CBK governor Patrick Njoroge The Central Bank of Kenya has extended the loan restructuring by commercial banks to ease pressure from struggling borrowers.
The relief measure first instituted in March last year has been extended to July but only covers loans which were being serviced by March 2, 2020, but went into arrears afterward
This, as the loan default rate, threatens to break a 15 per cent ceiling as projected by global credit rating firm, Fitch in August last year.
”We forecast that the sector’s non-performing loans (NPL) ratio will rise to about 15 per cent by end-2020, and even higher in 2021 when debt relief measures are phased out,’’ said the global credit rating firm.
The tough social-economic situation presented by Covid-19 has crushed revenue both for households and businesses, making it difficult for borrowers to service credit facilities.
Last week, KCB Group reported a gross NPL for the year ended December 31, 2020 at 14.9 per cent.
In a statement, CBK asked lenders to give struggling borrowers up to July 3 to start repaying debt due.
”CBK will continue to closely monitor the unwinding of outstanding restructured loans to ensure the continued stability of the banking sector,” the regulator said.
It revealed that loans worth Sh1.7 trillion, representing 57 per cent of banks’ total loan book have been restructured since it announced the emergency measure mid-March last year to cushion borrowers from the vagaries of Covid-19.
After the easing of Covid-19 containment measures, borrowers resumed repayment of loans, bringing down outstanding restructured loans to Sh569.3 billion or 19 per cent of gross loan book as of last month.

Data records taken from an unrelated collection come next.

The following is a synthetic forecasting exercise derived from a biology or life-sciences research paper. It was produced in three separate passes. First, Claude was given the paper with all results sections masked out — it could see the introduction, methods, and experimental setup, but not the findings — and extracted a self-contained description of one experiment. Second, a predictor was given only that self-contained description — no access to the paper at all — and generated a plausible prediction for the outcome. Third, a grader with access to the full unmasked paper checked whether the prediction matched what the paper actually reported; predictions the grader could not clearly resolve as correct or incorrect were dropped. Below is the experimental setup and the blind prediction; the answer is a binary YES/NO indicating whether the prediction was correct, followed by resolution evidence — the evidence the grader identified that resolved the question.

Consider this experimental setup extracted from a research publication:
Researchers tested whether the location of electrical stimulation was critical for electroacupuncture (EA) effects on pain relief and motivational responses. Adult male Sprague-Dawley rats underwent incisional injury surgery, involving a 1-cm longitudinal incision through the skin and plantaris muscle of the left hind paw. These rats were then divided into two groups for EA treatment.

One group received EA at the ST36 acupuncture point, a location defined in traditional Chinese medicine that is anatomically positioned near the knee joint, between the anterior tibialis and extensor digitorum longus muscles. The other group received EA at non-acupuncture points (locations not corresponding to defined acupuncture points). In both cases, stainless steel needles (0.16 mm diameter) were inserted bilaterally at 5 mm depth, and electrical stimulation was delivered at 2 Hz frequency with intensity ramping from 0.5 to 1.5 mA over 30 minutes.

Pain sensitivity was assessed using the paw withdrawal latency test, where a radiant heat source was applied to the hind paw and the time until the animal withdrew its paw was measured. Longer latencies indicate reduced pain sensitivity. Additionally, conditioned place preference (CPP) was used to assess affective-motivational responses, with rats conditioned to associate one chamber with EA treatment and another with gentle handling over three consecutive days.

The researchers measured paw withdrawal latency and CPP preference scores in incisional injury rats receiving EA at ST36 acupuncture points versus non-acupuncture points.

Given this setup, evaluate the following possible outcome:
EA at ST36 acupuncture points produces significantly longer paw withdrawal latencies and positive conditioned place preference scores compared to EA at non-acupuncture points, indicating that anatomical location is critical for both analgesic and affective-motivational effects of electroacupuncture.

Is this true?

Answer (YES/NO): YES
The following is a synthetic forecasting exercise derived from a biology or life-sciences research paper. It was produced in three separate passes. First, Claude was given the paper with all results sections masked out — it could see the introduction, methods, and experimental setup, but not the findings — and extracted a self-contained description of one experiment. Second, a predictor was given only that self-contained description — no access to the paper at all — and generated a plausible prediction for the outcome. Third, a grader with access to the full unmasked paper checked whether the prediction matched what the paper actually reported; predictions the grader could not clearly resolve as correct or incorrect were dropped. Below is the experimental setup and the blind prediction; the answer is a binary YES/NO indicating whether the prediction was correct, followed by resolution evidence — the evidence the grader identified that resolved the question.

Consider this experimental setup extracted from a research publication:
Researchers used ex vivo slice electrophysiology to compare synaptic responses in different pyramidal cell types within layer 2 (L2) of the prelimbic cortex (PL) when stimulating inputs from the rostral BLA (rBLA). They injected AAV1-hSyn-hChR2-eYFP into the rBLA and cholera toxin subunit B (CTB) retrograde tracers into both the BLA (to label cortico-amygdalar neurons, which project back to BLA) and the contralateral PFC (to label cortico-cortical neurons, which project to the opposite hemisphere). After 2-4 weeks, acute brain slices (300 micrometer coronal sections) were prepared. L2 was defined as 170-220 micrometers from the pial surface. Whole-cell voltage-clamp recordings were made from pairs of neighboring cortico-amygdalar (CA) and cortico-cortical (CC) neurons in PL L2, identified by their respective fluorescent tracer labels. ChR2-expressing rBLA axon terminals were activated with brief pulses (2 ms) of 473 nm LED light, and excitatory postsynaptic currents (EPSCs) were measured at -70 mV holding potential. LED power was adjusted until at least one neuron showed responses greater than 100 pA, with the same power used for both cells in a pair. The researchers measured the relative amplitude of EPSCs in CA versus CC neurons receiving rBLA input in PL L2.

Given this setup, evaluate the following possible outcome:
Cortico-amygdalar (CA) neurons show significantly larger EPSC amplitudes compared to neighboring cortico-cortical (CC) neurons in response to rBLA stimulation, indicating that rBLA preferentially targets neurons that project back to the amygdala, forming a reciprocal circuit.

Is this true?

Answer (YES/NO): YES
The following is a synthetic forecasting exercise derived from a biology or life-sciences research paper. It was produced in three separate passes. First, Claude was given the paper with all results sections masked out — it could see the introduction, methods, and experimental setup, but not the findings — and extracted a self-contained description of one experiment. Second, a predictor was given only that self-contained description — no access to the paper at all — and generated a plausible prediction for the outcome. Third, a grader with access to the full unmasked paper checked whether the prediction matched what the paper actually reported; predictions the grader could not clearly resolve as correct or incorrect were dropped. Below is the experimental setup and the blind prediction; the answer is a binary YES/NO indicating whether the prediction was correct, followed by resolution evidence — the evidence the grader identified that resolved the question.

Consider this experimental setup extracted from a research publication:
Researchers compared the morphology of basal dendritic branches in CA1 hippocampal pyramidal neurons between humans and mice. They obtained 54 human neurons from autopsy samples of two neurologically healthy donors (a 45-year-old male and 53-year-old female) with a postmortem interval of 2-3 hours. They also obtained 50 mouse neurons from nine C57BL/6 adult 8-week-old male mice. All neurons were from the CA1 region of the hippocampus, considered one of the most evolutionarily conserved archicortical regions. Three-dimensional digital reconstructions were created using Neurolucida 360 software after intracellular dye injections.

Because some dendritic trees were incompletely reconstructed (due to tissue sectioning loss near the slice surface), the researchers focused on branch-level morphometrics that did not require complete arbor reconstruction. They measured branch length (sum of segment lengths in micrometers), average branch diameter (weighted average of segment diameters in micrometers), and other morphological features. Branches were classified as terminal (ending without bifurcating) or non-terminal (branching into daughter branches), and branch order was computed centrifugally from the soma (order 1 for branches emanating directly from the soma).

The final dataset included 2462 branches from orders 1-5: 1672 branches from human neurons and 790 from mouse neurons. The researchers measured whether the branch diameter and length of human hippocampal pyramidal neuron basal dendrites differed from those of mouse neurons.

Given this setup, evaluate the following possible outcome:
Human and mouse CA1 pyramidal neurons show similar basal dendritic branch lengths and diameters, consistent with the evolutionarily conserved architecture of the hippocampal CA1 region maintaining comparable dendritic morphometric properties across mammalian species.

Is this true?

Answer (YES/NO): NO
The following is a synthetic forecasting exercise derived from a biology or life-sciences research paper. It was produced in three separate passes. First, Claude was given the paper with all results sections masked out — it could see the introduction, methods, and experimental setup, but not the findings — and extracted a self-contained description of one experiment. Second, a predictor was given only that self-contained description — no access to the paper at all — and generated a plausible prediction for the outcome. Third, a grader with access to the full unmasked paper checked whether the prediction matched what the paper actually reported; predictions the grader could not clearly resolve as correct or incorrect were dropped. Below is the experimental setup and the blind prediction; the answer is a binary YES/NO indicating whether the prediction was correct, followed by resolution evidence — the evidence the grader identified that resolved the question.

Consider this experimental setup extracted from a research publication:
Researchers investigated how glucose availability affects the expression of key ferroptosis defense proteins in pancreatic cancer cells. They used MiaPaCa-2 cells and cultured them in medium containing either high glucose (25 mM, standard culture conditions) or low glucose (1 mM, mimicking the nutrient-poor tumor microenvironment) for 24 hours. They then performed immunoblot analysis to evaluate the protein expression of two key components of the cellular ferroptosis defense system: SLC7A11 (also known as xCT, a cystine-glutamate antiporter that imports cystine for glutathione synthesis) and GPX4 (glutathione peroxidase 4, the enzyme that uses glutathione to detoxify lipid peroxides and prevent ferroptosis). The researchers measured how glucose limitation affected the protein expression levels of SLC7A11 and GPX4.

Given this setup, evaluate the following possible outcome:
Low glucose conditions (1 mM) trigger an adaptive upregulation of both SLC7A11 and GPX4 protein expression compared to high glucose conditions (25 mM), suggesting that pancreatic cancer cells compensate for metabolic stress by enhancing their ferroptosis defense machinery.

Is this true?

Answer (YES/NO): NO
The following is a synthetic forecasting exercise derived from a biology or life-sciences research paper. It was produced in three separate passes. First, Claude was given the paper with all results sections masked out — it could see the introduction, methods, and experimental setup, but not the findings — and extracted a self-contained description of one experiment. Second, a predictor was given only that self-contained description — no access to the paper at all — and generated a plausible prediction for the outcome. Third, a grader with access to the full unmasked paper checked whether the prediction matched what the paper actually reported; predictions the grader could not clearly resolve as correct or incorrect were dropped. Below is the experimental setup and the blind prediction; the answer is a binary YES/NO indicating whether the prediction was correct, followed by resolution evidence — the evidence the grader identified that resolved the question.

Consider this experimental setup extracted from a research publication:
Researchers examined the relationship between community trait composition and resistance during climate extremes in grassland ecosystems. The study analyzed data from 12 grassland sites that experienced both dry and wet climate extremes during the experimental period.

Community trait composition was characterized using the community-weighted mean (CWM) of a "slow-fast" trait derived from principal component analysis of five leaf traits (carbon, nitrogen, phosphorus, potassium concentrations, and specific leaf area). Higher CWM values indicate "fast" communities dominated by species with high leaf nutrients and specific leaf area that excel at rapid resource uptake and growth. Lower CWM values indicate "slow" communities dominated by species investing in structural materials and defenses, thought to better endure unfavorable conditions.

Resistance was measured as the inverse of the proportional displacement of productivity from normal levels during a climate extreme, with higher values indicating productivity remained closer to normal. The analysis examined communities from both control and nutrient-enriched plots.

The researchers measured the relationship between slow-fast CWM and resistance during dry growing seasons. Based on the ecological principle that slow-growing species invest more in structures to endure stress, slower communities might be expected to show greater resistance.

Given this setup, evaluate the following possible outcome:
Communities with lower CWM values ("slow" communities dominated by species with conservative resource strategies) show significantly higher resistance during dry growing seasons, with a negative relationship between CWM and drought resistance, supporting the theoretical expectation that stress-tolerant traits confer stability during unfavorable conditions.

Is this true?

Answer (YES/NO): NO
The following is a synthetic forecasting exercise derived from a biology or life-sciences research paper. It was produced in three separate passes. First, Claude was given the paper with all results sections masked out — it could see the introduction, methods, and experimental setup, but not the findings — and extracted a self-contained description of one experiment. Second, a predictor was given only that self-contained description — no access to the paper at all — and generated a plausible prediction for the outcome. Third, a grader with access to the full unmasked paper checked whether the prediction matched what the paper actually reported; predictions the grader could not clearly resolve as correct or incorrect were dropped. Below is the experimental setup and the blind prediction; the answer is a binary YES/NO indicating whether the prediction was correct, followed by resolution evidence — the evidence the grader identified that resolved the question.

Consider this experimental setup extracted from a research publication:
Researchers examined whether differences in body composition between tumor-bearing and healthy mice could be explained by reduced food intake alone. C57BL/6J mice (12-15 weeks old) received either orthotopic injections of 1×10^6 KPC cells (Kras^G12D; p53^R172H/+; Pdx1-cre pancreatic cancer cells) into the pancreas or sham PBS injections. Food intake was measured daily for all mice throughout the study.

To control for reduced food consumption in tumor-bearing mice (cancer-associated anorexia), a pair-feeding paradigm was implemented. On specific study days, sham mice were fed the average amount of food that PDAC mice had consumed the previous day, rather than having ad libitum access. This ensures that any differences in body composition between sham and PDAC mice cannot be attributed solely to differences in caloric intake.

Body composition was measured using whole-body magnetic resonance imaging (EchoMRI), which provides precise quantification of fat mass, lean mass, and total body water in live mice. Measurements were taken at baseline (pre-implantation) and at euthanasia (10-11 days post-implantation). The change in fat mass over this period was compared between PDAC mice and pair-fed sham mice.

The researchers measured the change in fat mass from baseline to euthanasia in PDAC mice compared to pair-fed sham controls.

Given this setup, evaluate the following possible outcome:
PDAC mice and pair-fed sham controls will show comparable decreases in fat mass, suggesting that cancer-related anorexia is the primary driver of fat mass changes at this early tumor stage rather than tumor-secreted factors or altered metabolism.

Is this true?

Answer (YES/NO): NO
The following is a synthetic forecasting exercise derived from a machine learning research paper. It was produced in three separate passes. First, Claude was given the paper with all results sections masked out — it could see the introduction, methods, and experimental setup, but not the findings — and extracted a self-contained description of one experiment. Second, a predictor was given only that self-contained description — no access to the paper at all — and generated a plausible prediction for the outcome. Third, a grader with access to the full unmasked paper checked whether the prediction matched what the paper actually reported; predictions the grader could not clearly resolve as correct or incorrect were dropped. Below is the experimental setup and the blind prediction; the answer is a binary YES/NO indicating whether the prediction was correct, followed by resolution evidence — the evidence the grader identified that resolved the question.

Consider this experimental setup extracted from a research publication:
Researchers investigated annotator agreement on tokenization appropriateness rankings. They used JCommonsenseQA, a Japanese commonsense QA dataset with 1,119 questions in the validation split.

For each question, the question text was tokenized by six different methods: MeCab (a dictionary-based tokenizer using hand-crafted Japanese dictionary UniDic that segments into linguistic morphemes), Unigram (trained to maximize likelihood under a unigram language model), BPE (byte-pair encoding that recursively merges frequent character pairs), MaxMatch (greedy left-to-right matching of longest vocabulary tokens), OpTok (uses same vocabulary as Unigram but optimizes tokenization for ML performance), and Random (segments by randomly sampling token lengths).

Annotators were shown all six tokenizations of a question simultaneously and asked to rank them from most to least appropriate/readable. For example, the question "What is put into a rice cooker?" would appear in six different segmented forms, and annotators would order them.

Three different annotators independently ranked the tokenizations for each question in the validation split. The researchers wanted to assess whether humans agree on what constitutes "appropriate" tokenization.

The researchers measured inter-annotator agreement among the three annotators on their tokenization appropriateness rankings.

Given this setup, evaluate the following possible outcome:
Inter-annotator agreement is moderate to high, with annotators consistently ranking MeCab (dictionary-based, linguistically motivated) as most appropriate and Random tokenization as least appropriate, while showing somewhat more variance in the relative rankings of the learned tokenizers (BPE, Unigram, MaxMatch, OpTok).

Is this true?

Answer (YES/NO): NO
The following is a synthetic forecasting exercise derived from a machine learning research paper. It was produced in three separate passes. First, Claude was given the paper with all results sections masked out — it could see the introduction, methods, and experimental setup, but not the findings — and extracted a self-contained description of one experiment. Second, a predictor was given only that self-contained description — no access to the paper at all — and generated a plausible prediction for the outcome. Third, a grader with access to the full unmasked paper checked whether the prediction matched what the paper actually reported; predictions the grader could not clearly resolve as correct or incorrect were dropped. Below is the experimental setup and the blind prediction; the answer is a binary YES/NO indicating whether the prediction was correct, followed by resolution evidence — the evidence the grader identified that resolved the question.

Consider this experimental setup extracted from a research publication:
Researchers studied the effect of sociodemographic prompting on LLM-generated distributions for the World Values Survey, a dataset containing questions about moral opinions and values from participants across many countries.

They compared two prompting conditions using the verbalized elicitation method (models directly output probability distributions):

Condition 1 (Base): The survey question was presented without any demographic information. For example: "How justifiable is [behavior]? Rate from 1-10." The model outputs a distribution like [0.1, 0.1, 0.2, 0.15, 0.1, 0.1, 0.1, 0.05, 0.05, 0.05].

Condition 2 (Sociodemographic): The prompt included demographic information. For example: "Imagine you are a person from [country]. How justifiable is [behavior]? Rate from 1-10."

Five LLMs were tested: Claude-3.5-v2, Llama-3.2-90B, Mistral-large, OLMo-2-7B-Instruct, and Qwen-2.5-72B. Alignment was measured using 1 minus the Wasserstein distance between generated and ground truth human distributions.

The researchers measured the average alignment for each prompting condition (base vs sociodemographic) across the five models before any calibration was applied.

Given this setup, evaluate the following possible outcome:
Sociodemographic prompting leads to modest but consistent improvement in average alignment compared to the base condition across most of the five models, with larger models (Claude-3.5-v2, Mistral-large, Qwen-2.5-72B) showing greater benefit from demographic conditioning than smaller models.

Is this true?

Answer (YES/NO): NO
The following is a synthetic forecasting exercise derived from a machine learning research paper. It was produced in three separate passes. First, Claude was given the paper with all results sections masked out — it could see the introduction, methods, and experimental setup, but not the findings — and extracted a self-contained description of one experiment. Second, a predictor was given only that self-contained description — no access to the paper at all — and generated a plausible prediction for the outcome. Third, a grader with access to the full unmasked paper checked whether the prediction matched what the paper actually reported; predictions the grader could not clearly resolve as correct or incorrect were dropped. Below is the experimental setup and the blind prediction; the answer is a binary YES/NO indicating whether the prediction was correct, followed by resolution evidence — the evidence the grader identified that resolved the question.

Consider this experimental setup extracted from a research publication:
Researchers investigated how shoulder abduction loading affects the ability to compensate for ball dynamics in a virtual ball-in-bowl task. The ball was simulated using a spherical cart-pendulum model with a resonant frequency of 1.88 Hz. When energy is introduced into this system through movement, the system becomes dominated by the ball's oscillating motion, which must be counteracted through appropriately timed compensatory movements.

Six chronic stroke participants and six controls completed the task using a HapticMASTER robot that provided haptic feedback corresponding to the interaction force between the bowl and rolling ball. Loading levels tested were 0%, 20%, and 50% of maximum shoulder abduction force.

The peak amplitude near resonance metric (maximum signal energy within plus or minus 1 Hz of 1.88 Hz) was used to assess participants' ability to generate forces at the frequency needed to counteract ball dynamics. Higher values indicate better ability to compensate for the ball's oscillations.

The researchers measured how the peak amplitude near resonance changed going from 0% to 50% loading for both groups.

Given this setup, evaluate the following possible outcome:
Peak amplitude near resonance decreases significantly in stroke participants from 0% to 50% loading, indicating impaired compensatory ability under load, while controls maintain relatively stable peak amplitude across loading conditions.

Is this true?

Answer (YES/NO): NO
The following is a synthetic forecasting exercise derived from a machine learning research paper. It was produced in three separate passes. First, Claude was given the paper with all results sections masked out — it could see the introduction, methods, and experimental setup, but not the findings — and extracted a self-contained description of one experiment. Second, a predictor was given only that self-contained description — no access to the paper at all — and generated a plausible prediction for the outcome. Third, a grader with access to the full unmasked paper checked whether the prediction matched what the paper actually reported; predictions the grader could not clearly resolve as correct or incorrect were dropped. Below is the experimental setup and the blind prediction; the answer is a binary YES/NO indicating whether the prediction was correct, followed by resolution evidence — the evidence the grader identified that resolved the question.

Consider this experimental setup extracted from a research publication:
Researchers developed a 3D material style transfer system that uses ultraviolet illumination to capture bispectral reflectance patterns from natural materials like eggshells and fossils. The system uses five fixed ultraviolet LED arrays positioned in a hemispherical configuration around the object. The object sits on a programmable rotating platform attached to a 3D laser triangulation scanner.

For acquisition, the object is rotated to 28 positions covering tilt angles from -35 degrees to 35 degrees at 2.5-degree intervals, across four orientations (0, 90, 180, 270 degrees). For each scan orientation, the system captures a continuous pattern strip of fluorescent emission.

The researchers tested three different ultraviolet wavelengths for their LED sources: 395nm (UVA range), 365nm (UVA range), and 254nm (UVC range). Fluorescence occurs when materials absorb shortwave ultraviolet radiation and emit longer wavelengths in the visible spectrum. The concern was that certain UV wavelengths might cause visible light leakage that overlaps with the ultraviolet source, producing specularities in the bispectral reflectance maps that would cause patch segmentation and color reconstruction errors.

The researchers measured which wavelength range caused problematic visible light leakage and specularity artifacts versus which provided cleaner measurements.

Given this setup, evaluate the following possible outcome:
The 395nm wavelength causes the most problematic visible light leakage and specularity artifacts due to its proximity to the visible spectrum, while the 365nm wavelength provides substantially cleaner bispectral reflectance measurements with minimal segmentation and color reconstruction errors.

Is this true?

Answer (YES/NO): NO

At least 95 per cent of borrowers are now servicing debt owed.According to CBK’s assessment, the emergency measures were highly effective and that borrowers were provided with various restructuring options including the extension of the repayment period, moratorium on principal or interest and waivers on interest or fees.“The measures have provided space to borrowers to ride through the pandemic, mitigate job losses and pivot their business models to the new normal. For banks, the measures provided time to build additional capital and liquidity buffers to take them through the pandemic period and beyond,” CBK said.